Strong PPIE engagement was achieved throughout the process, with the co-development of a lay summary toolkit (consisting of a user-friendly template with guidance notes and an exemplar) with our PPIE partners. To the best of our knowledge, this is the first time that a reporting guideline development has embedded within it the production of a toolkit to aid researchers in providing a lay summary of their trial results more effectively to patients and the public. We hope this will encourage future guideline developers to consider this to facilitate implementation. Close engagement will be maintained throughout the dissemination stages.

The comprehensive methodological review included 476 randomly selected trial reports, which were supplemented by subsequent literature reviews.

From the beginning of the process, the DEFINE group sought to engage multiple organisations, both academic and commercial, to ensure that the resulting guidelines would meet the needs of the entire EPDF community. The Delphi survey was successful in involving 206 delegates from 5 continents and 24 countries in a variety of job roles in EPDF trials, exceeding the participation target. It also achieved a high level of consensus across the two rounds, with 60 items meeting the pre-defined threshold.

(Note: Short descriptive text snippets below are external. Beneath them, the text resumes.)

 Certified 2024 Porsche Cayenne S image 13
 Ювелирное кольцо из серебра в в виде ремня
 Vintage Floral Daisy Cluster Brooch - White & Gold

The dissemination strategy aims to maximise guideline awareness and uptake, including but not limited to dissemination in stakeholder meetings, conferences, peer-reviewed publications, and on the EQUATOR Network and DEFINE project websites.

Main limitations

Despite the above-mentioned key strengths, we encountered several limitations. A combination of approaches was employed to distribute the survey invitations. These included advertising on social media, sending invitations to targeted mailing lists of professional groups, corresponding authors from a random selection of trials, and pre-selected individuals with expertise in the field. For mailing lists of larger groups, as participants were self-selected, the survey results might have been influenced by non-response bias, and we were unable to determine the profile of those who did not sign up to participate. The approach of pre-selecting specific individuals might have introduced certain biases, such as selection bias and sampling bias. Nevertheless, the combination of circulating surveys to larger groups and pre-selected individuals ensured a balanced blend of inclusivity and targeted engagement, maximising the diversity of participants while levering the expertise of key stakeholders, ultimately yielding valuable contributions.

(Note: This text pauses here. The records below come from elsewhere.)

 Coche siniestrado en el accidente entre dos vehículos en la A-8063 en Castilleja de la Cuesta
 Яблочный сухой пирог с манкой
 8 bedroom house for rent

Given that the survey had 80 candidate items and was expected to take around 30 min to complete, 29% of Round One respondents did not return to Round Two, which could be attributed to participant fatigue. To address this, items relevant to both guidelines were presented together, with participants able to save and return later.

Despite the distribution of respondents' characteristics being consistent with the landscape of EPDF clinical trials, the majority of respondents came from academic organisations. Some geographical regions outside of Western Europe and North America were underrepresented, and targeted efforts were made to recruit more participants from these areas. Finally, after Round One, participants were unable to provide feedback on individual items but could provide general comments.

Conclusions

By implementing a robust, comprehensive gold-standard methodological framework for guideline development, SPIRIT-DEFINE and CONSORT-DEFINE will allow investigators to effectively address the essential items that should be included in trial protocols and reporting, thus promoting transparency, completeness, and reproducibility of methods. SPIRIT-DEFINE and CONSORT-DEFINE will also provide a framework for peer review of EPDF trial protocols and reports, including an assessment of the quality of the trial design and methods as well as the risk of bias in the reported outcomes.

By sharing the DEFINE development methods and the decisions undertaken with multi-stakeholder groups, including PPIE partners, we hope it will serve as a model to support future guideline development projects.